Walk into the restaurant and wait for the smiling waiter to show you to a seat. You’ll be given tea immediately, and it will be fine; already you’re getting a better experience than you do in the average American restaurant, at least if you appreciate good tea. Now cross your fingers! If you’re lucky, the guidebook wasn’t lying when it said this restaurant would bring you an English menu, and you’re home free.
You were lucky! Let’s see, that dish with buckwheat noodles and assorted seafood sounds appetizing. Let’s point at that. The waiter, by way of confirmation, says something which sounds like it’s very likely what you wanted, so you smile and nod and he smiles and bows and you sip your tea while you wait for your food.
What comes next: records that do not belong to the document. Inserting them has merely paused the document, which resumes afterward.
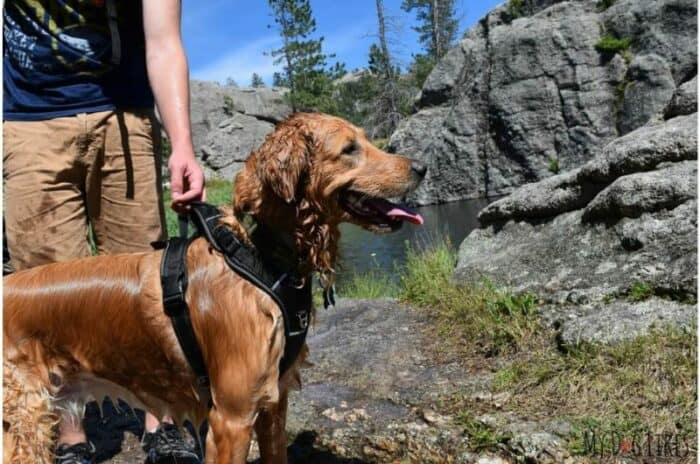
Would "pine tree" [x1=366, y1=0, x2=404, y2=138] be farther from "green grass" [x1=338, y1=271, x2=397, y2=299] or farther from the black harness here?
the black harness

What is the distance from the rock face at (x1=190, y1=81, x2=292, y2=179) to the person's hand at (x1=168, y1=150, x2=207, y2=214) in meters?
35.0

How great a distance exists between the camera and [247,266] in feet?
9.43

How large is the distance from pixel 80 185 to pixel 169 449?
1.72 metres

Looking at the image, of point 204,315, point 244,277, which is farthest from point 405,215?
point 204,315

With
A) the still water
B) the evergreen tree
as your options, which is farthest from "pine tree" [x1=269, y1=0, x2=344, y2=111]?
the still water

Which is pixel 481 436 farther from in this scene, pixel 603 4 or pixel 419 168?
pixel 603 4

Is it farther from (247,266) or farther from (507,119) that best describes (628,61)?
(247,266)

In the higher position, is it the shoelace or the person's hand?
the person's hand

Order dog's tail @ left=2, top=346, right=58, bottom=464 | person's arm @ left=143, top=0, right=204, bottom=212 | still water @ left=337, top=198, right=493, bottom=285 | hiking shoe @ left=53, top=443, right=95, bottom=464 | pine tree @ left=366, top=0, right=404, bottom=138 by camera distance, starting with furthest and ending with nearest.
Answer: pine tree @ left=366, top=0, right=404, bottom=138 < still water @ left=337, top=198, right=493, bottom=285 < hiking shoe @ left=53, top=443, right=95, bottom=464 < person's arm @ left=143, top=0, right=204, bottom=212 < dog's tail @ left=2, top=346, right=58, bottom=464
It also might be a good idea, while you’re waiting, to start looking around at other diners to get some ideas how you might be supposed to eat your food once it’s arrived. Is anyone eating something that looks like it might be what you ordered? What part are they eating first? Do you dip the food in the sauce or pour the sauce over the food? What’s actually inside that jar on the table? Is anyone using it for anything, or is it just a decoration? Uh oh, too late: your food is here! Am I supposed to eat the green stuff? Why is there no napkin? What do I do when I drop a piece? Is this thing a fish or a vegetable? Wait—am I supposed to eat the shrimp’s face? What’s everyone else doing? Has anyone touched that jar yet?
Well, you’ve managed to eat the whole thing, and it’s lucky that it was delicious because otherwise it would have been intolerable. It was delicious, though. But you’re not quite done! Now you have to pay. You have utterly no hope of reading the bill, so just bring it up to the cashier who, although he prefers not to speak English, will happily ring you up on the register, point to the glowing numbers, and smile and wait while you fumble with coins. Maybe he’ll helpfully tell you the denomination of the coin that doesn’t have Arabic numerals on it.
Congratulations! You’ve just eaten out in Japan! Don’t you wish you could do this more often?